• _ESTRATTO FORNITO_:
In pochi lo dicono esplicitamente ma in molti lo pensano: il rallentamento dell’economia statunitense dipinto dai dati macro di recente uscita (indici manifatturieri, prezzi delle case ed ordini beni durevoli tutti in calo) è stato indotto in parte dal disastro causato dal terremoto che ha colpito il Giappone l’11 marzo. Nulla di strano, sia chiaro, che l’economia sia un sistema globale è un fatto noto ed è quindi normale che il brutto incidente occorso alla componente giapponese (terzo motore in ordine di potenza della complessa macchina mondiale) abbia causato un rallentamento generalizzato.
Dal Giappone arrivano però segnali incoraggianti che permettono di ipotizzare un riassorbimento dello shock causato dall’accoppiata sisma e tsunami in tempi forse più rapidi di quelli previsti: un esempio tra tanti, il comparto auto, tra i più colpiti nei livelli di output e sicuramente tra i più rappresentativi, potrebbe riuscire a concludere l’anno fiscale 2011 con 8 milioni circa di vetture prodotte, solo il 10% circa in meno rispetto a quelle del 2010. Le fabbriche danneggiate sono state riparate a tempo di record ed i fornitori che non sono stati in grado di rimettersi velocemente in piedi sono stati sostituiti. Certo, i costi per la ricostruzione gettano qualche ombra sulla tenuta dei conti pubblici, ma il sistema industriale appare in grado di tornare a dare il suo contributo alla crescita globale. L’effetto di freno causato dal terremoto potrebbe essere già esaurito mentre all’orizzonte sembrano profilarsi i benefici della ricostruzione.

(Record per l'etichettatura dei contorni)

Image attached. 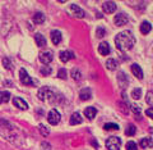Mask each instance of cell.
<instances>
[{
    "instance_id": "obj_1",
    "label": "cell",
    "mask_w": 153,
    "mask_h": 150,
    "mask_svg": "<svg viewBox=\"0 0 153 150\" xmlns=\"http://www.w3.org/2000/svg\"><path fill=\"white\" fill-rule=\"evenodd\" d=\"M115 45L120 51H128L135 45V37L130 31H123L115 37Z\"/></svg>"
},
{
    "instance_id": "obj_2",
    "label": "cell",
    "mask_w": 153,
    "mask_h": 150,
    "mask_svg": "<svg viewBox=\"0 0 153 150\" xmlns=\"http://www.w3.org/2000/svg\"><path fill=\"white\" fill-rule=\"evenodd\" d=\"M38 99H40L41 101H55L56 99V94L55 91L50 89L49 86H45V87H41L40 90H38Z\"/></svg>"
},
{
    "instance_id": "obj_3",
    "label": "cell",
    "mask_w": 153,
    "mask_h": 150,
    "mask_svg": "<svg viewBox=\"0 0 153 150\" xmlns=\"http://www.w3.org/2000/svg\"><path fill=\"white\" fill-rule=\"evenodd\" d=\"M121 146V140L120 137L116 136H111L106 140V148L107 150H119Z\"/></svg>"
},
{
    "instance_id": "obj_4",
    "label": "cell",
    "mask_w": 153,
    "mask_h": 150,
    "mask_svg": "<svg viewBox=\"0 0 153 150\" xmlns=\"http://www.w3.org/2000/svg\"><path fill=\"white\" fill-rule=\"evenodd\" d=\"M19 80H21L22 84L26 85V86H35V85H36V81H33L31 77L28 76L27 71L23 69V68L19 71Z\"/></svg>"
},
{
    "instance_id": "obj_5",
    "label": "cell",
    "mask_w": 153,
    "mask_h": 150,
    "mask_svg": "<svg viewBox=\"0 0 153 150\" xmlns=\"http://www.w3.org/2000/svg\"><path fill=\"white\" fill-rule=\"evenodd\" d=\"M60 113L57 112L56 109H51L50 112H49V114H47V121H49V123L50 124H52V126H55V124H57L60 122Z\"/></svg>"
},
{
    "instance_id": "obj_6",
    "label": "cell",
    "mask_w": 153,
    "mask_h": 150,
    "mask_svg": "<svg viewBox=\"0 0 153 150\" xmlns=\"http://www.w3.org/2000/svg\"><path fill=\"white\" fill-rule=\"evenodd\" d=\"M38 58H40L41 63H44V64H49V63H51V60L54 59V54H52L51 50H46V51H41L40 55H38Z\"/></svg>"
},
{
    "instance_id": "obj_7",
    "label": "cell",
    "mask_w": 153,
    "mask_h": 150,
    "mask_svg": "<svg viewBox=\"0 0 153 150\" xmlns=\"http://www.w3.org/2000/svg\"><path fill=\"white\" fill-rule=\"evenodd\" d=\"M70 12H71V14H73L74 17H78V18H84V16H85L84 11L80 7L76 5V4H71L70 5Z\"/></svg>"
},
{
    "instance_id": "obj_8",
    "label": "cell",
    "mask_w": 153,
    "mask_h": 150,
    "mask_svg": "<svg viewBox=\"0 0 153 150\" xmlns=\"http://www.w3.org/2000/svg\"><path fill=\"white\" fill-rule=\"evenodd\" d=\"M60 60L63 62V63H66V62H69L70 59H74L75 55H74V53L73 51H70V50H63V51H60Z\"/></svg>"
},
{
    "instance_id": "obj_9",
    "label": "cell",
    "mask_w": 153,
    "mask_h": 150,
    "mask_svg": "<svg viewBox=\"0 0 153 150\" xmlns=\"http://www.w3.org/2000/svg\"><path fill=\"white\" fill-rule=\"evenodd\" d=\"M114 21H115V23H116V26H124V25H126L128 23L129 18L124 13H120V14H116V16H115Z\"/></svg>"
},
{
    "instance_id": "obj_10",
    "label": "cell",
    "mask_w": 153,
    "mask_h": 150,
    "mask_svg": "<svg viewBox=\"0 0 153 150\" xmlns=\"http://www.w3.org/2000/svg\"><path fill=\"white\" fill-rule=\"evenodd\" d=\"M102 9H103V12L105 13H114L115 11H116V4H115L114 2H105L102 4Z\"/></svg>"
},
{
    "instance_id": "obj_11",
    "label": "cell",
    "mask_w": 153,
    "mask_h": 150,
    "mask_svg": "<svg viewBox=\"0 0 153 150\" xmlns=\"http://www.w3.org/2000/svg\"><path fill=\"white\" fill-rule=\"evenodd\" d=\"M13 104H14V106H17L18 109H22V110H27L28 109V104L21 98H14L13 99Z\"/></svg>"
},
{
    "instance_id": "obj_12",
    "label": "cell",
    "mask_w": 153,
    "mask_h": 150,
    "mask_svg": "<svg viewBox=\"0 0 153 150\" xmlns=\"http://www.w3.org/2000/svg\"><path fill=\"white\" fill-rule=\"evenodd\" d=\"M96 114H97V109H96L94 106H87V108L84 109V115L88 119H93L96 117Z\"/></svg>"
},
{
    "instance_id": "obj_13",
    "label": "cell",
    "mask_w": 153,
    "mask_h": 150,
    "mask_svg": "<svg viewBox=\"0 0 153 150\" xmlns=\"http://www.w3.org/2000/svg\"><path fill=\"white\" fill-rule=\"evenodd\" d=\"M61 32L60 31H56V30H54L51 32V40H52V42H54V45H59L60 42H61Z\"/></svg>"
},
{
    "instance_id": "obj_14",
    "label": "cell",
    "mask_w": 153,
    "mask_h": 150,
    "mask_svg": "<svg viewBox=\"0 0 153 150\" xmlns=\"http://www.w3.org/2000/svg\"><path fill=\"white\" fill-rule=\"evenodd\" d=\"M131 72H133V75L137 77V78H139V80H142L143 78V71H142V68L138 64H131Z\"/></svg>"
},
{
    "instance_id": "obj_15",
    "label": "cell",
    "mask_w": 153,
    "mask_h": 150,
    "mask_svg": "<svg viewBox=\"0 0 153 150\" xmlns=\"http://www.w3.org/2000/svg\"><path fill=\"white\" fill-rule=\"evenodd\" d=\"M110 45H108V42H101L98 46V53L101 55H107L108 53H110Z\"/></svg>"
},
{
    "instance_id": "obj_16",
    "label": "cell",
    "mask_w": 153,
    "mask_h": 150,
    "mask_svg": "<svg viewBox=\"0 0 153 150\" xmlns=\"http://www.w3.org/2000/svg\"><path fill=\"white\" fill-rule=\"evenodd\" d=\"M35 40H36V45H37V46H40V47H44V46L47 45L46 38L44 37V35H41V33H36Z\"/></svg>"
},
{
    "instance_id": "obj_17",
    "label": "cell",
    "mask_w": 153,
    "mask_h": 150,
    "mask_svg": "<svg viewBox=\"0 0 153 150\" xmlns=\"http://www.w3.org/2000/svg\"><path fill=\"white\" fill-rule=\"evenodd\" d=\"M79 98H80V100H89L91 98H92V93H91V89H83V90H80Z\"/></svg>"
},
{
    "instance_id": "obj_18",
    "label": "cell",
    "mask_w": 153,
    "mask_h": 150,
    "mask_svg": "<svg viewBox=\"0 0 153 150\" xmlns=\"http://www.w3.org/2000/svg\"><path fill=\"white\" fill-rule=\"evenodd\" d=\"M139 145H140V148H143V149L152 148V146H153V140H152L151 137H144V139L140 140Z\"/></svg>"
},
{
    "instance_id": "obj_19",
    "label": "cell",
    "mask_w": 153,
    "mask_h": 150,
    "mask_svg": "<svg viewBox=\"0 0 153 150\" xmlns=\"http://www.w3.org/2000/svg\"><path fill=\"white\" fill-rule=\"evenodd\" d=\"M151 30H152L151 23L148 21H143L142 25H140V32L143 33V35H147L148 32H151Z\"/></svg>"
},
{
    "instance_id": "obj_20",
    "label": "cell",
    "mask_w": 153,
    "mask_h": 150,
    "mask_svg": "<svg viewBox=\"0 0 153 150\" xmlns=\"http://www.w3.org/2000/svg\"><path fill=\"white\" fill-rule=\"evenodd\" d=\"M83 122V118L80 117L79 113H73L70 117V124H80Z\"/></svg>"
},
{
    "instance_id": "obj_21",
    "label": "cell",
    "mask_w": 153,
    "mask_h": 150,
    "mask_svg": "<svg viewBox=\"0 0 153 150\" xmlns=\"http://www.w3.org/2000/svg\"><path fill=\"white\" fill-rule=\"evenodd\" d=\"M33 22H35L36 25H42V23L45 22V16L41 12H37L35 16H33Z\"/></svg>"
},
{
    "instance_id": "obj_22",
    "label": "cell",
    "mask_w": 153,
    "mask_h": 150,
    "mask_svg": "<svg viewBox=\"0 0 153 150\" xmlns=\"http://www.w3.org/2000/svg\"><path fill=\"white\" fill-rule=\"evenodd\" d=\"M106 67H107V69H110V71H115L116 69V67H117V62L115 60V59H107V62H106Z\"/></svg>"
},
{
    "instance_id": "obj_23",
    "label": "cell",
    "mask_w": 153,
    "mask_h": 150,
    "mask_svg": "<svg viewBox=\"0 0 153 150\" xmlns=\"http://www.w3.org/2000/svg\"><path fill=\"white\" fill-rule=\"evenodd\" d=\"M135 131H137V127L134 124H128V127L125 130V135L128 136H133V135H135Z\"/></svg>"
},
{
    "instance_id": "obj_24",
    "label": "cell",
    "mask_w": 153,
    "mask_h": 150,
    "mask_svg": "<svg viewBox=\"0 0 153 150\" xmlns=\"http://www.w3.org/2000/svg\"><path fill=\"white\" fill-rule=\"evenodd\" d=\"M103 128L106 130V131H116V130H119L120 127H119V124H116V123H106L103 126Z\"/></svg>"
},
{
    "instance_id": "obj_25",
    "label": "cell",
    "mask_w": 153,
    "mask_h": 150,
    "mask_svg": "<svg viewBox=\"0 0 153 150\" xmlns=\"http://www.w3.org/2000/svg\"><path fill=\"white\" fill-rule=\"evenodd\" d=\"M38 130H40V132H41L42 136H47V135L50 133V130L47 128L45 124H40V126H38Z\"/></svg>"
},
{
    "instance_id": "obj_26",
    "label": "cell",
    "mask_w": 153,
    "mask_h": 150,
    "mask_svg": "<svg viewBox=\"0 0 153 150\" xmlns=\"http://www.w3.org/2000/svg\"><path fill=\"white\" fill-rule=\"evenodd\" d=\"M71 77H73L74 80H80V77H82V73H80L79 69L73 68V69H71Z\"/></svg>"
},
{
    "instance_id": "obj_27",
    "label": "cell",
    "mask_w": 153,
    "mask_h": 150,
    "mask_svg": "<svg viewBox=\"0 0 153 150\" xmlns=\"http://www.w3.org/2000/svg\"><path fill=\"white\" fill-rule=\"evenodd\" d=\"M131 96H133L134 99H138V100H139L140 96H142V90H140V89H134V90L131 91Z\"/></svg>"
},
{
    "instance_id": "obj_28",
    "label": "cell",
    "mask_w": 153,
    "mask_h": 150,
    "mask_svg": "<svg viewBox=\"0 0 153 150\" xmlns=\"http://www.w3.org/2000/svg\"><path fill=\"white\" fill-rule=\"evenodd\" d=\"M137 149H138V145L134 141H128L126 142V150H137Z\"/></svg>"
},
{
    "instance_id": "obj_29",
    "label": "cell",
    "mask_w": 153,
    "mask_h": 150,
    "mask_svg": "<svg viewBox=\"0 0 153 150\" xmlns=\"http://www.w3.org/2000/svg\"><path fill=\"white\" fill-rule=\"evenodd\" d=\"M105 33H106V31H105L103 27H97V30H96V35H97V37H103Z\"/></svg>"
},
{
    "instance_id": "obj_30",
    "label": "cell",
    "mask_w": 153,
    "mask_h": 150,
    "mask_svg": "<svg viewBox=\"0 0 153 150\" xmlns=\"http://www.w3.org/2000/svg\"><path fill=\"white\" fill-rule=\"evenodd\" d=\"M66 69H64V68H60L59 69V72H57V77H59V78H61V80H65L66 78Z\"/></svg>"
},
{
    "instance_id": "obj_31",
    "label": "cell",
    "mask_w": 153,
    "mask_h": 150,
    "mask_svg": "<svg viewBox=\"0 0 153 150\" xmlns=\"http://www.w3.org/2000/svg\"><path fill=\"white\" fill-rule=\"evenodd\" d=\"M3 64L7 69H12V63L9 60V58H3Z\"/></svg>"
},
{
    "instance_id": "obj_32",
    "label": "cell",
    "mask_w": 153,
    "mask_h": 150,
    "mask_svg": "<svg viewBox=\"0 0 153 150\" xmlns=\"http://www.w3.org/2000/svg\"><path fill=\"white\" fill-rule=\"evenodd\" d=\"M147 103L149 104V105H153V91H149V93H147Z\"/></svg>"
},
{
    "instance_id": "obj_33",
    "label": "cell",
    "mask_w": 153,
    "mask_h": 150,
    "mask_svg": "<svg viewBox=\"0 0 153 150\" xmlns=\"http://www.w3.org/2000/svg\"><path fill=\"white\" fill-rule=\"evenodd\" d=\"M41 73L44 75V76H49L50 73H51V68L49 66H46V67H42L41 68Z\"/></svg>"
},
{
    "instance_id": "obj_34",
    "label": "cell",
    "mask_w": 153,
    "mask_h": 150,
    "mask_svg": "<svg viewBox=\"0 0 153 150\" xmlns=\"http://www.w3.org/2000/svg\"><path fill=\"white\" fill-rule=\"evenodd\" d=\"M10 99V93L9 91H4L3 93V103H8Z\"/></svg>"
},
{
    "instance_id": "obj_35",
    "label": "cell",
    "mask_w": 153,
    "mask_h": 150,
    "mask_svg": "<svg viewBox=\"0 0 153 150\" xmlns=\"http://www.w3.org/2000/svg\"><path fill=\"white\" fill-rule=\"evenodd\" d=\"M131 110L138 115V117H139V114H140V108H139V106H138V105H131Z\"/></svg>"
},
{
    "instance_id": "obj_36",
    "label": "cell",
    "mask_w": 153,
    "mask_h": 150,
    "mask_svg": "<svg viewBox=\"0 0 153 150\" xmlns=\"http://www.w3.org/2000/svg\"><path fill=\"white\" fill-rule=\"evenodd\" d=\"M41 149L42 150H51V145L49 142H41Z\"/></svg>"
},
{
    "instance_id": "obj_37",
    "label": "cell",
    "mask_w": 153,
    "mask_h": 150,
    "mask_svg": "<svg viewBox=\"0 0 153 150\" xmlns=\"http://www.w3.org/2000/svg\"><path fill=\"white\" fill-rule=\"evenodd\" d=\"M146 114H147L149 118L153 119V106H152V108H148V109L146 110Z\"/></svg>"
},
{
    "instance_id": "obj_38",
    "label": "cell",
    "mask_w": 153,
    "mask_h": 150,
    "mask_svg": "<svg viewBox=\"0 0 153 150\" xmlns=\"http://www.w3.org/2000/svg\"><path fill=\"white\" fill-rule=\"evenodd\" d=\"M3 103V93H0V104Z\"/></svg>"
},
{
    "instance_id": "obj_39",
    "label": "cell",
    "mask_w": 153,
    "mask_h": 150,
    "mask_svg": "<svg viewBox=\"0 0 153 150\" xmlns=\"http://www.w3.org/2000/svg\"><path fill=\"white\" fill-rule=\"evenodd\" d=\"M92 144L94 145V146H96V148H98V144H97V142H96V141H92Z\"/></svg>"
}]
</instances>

• _OBIETTIVO_: Puoi riportare parola per parola il passo dell'articolo sull'economia dopo il terremoto in Giappone, da "In pochi lo" a "un rallentamento generalizzato."?

• _RISPOSTA FINALE_:
In pochi lo dicono esplicitamente ma in molti lo pensano: il rallentamento dell’economia statunitense dipinto dai dati macro di recente uscita (indici manifatturieri, prezzi delle case ed ordini beni durevoli tutti in calo) è stato indotto in parte dal disastro causato dal terremoto che ha colpito il Giappone l’11 marzo. Nulla di strano, sia chiaro, che l’economia sia un sistema globale è un fatto noto ed è quindi normale che il brutto incidente occorso alla componente giapponese (terzo motore in ordine di potenza della complessa macchina mondiale) abbia causato un rallentamento generalizzato.